Reproduce the following listing verbatim, character for character, from its first line through its last.

──────

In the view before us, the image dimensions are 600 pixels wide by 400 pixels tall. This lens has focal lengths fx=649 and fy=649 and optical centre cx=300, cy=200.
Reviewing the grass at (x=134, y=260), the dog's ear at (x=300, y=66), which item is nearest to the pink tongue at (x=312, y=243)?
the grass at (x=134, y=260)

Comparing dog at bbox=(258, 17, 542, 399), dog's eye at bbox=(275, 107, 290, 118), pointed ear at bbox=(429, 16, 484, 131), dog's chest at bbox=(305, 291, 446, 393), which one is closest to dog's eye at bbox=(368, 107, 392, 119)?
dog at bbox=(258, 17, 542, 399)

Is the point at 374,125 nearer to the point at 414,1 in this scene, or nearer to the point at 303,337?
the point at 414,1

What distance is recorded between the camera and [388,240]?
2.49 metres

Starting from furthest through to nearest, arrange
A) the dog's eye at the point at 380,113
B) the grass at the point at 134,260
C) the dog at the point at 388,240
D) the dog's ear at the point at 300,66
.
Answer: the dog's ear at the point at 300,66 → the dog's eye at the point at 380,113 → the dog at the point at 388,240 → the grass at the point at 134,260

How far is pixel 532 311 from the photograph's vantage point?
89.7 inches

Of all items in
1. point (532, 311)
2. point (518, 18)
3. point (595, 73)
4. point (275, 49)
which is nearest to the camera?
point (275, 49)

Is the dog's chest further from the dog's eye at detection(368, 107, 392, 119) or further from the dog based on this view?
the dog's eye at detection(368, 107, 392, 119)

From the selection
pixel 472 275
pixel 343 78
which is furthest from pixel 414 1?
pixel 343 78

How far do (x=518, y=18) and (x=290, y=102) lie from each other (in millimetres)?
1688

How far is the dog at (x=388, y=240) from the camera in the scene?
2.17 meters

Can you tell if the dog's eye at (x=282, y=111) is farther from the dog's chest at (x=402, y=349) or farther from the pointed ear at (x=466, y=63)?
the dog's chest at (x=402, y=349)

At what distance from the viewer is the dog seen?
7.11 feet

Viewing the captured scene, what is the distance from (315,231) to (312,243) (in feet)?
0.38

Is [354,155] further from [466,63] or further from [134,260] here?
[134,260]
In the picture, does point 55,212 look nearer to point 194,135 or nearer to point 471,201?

──────

> **RESULT FOR THIS TASK**:
In the view before us, the image dimensions are 600 pixels wide by 400 pixels tall. This lens has focal lengths fx=649 and fy=649 and optical centre cx=300, cy=200.
Reviewing the grass at (x=134, y=260), the dog's ear at (x=300, y=66), which item is nearest to the pink tongue at (x=312, y=243)?
the grass at (x=134, y=260)

Comparing dog at bbox=(258, 17, 542, 399), dog's eye at bbox=(275, 107, 290, 118), pointed ear at bbox=(429, 16, 484, 131), dog's chest at bbox=(305, 291, 446, 393), which one is closest to dog's eye at bbox=(368, 107, 392, 119)?
dog at bbox=(258, 17, 542, 399)

Is the point at 374,125 nearer to the point at 414,1 in this scene, or nearer to the point at 303,337?
the point at 414,1

What distance is recorded between the camera and [388,240]?
2.49 metres

Starting from furthest through to nearest, arrange
A) the dog's eye at the point at 380,113
B) the grass at the point at 134,260
C) the dog at the point at 388,240
D) the dog's ear at the point at 300,66
.
Answer: the dog's ear at the point at 300,66 → the dog's eye at the point at 380,113 → the dog at the point at 388,240 → the grass at the point at 134,260

How far is pixel 532 311 from the photograph's vantage point?
89.7 inches

Of all items in
1. point (532, 311)
2. point (518, 18)
3. point (595, 73)
4. point (275, 49)
which is nearest to the camera?
point (275, 49)

Is the dog's chest further from the dog's eye at detection(368, 107, 392, 119) or further from the dog based on this view?
the dog's eye at detection(368, 107, 392, 119)

From the selection
pixel 472 275
pixel 343 78
which is furthest from pixel 414 1?
pixel 343 78

How far do (x=518, y=18) and (x=290, y=102) lie from each other (in millimetres)?
1688

How far is the dog at (x=388, y=240) from the camera in the scene?
2.17 meters

Can you tell if the dog's eye at (x=282, y=111) is farther from the dog's chest at (x=402, y=349) or farther from the pointed ear at (x=466, y=63)?
the dog's chest at (x=402, y=349)

At what distance from the viewer is the dog seen?
7.11 feet

Viewing the captured scene, what is the distance from (315,231) to (312,243) (in feet)?
0.38

Is [354,155] further from [466,63] or further from [134,260] here?
[134,260]
In the picture, does point 55,212 look nearer to point 194,135 or nearer to point 471,201?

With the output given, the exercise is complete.